The Marble Palace - a well-kept secret of Calcutta

Everytime I go to the northern parts of the city of Calcutta, I feel like I have gone back in time on a time machine. Not that I go much. Had I known that I just had to wait for the budding art enthusiastic friend to come back home from her grad studies in New Jersey in order to be rediscovering some forgotten history of my own city, I would have had something to look forward to in the summer!

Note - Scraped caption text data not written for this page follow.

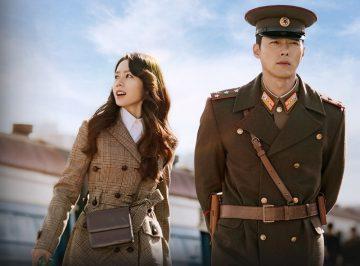 รีวิวหนังเกาหลี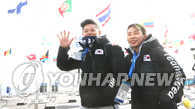 【平昌冬奥】韩冰上项目运动员开始入村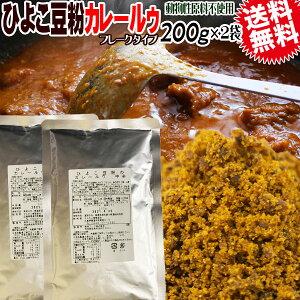 ひよこ豆粉 カレー ルゥ 200g(約8皿分)×2袋 メール便限定 送料無料 ルー フレーク 粉末 動物性原料不使用 小麦粉不使用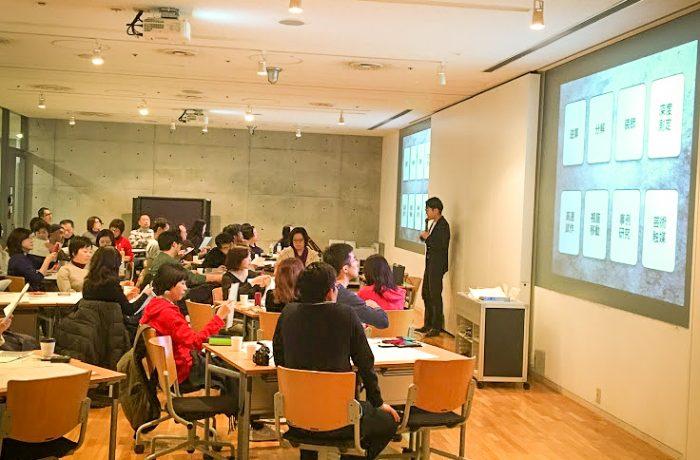 公開講座「ワークショップデザイン・トレーニング 問いをデザインする技法」(イベントレポート)
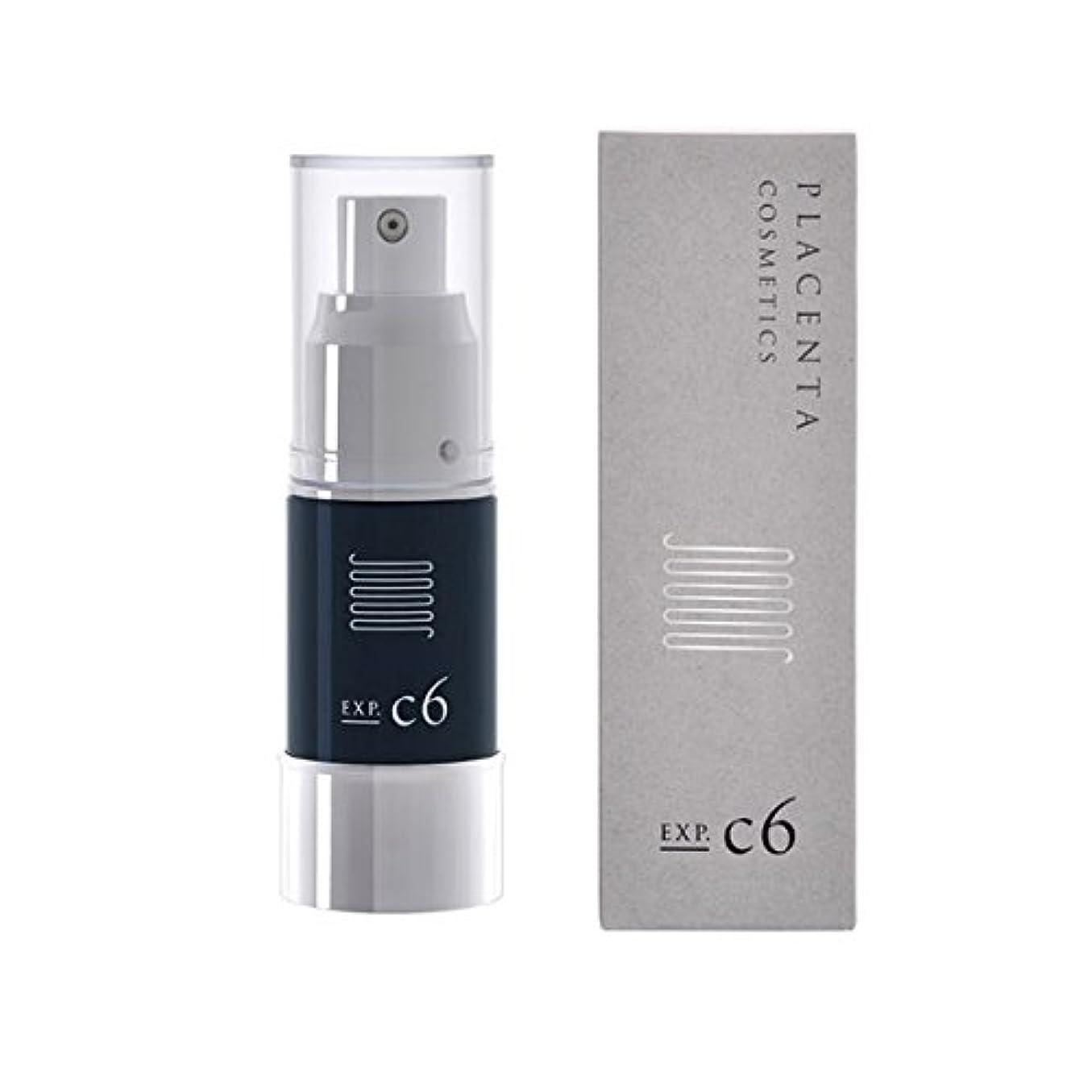 プラセンタC6セラム(美容液)〈生プラセンタ50%配合〉フィルトムC6S 19mL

The northern part of Kolkata, oops.. sorry.. of Calcutta, is that old part of the city where people from south seldom visit. Many among the youngsters today, do not know that this city was once called the 'City of Palaces' (now used, rather in reference to Mexico city) - you can see for yourself the dilapidated palaces and their decaying columns from Victorian times on your way to the Howrah station. But you've got to visit North Kolkata in order to truly establish this expression.

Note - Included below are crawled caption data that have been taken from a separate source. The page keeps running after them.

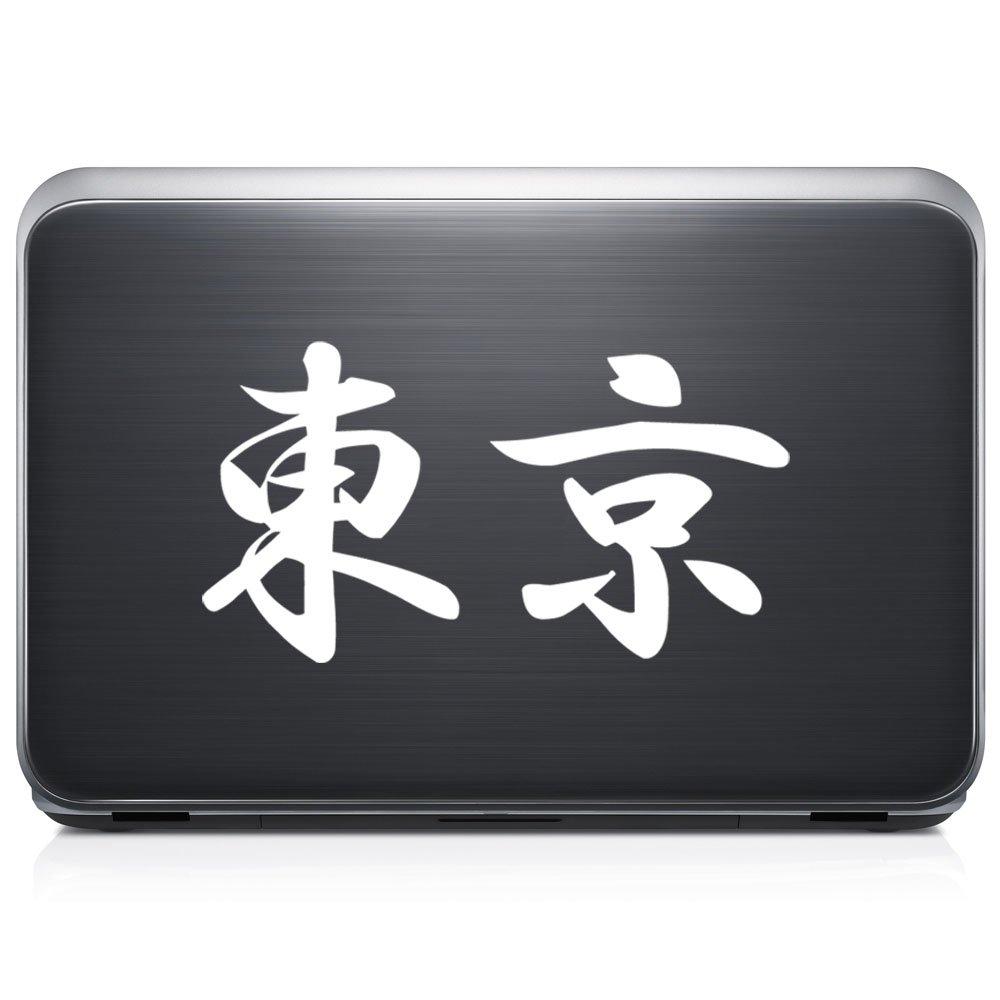 日本語漢字文字東京取り外し可能なビニールデカールステッカーforラップトップタブレットWindows壁装飾車トラックオートバイヘルメット (05 in / 13 cm) Wide RSJKI166-05MBLK (05 in / 13 cm) Wide グロスブラック B076YLZXC1
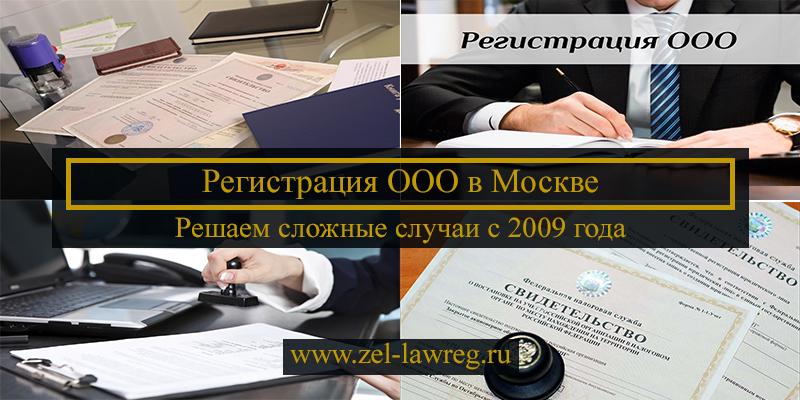 регистрация ООО в Москве фото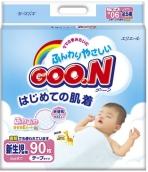 Гун підгузники 0-5кг (для новонароджених) 90шт
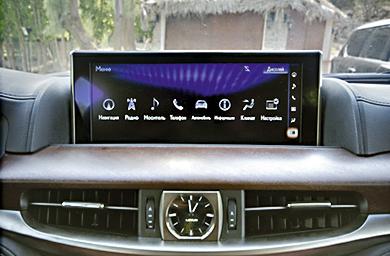 1St_Lexus_LX_Int_04_.jpg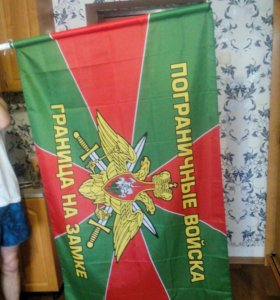 Флаг пограничные войска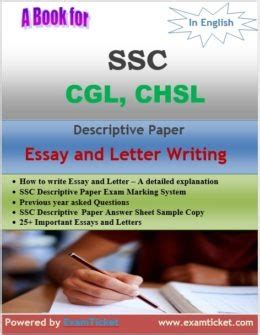 book  ssc cgl descriptive  hindi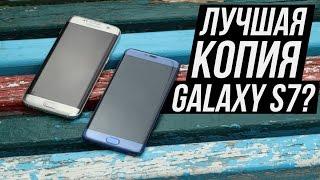 Лучшая копия Galaxy S7 за 225$ или очередной шлак от китайцев?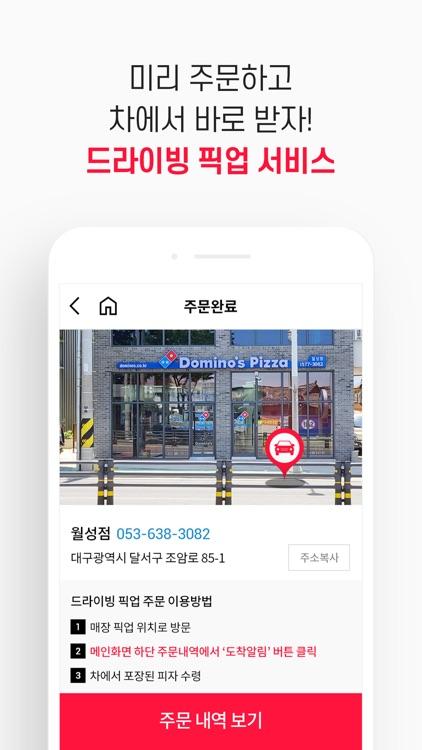 도미노피자 - Domino's Pizza screenshot-4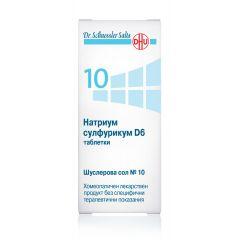 Dr. Schuessler Salts Шуслерова сол №10 Натриум сулфурикум D6 при чернодробни нарушения x200 таблетки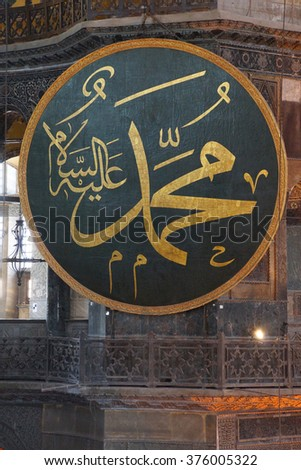 ISTANBUL, TURKEY - MAY 17, 2014 - Calligraphy roundel with the name of Mohammed, Messenger of God, interior  in the gallery of Hagia Sophia in Istanbul, Turkey - stock photo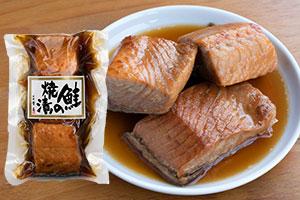2.鮭の焼漬け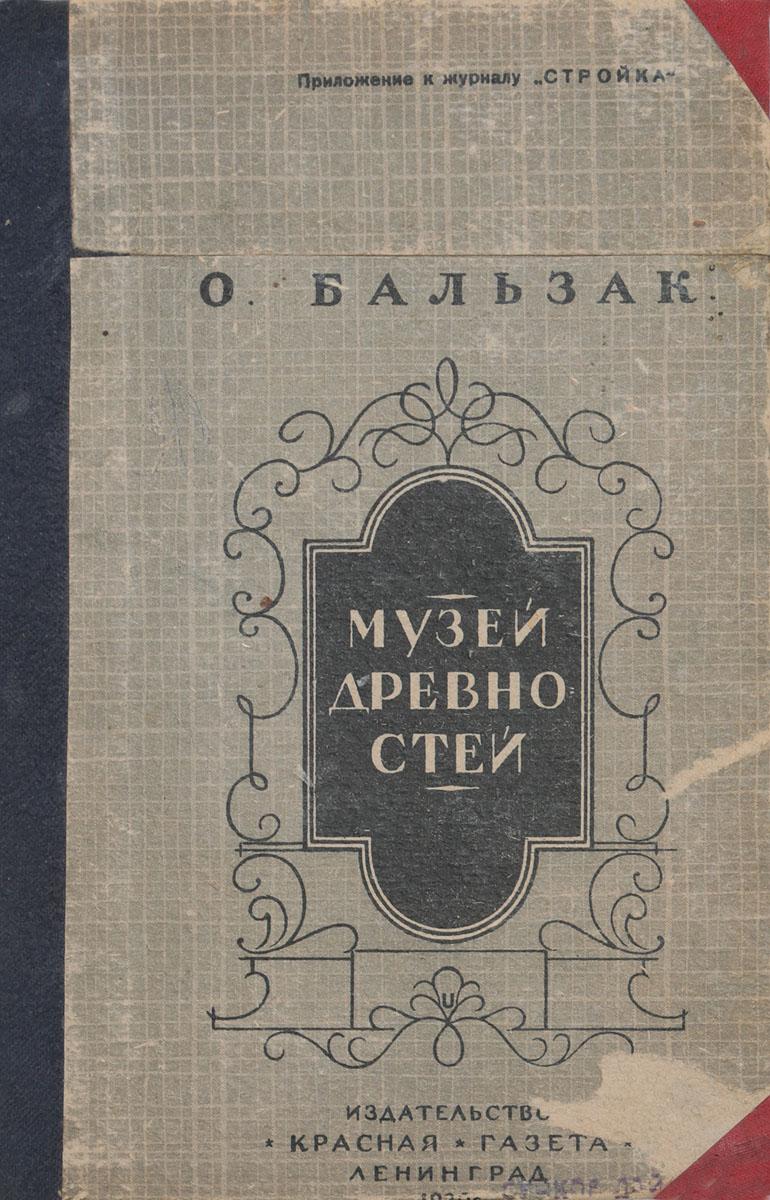 Евгения Гранде. Музей древностей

Just a few steps north from the M.G. Road metro station, further away from the Calcutta Medical College side on a lane to the left, lies a secret that the city has carefully preserved over the ages.

The Marble Palace is a nineteenth century mansion built by Raja Rajendra Mullick, a wealthy merchant and a renowned zamindar in 1835. The palace is maintained privately by the Mullick family, which to me is a mind-blowing fact for reasons I'll soon mention. And that is also the reason why photography is prohibited. Restricted entry is allowed for free, provided one obtains a permit from the West Bengal Tourism Information Bureau, a day prior to the visit.

What strikes you first, as you enter the grounds through the wrought iron gate, is an old gatekeeper holding a rusty spear welcoming you cautiously into the grounds. From the very entrance, you can see a large oval lawn with marble statues of lions in various positions of sleeping, sitting, prowling, yawning spread across the place. The perimeter of the lawn is an old unpaved track for horse-driven carriage of a gone-by era, that leads to the house on the front.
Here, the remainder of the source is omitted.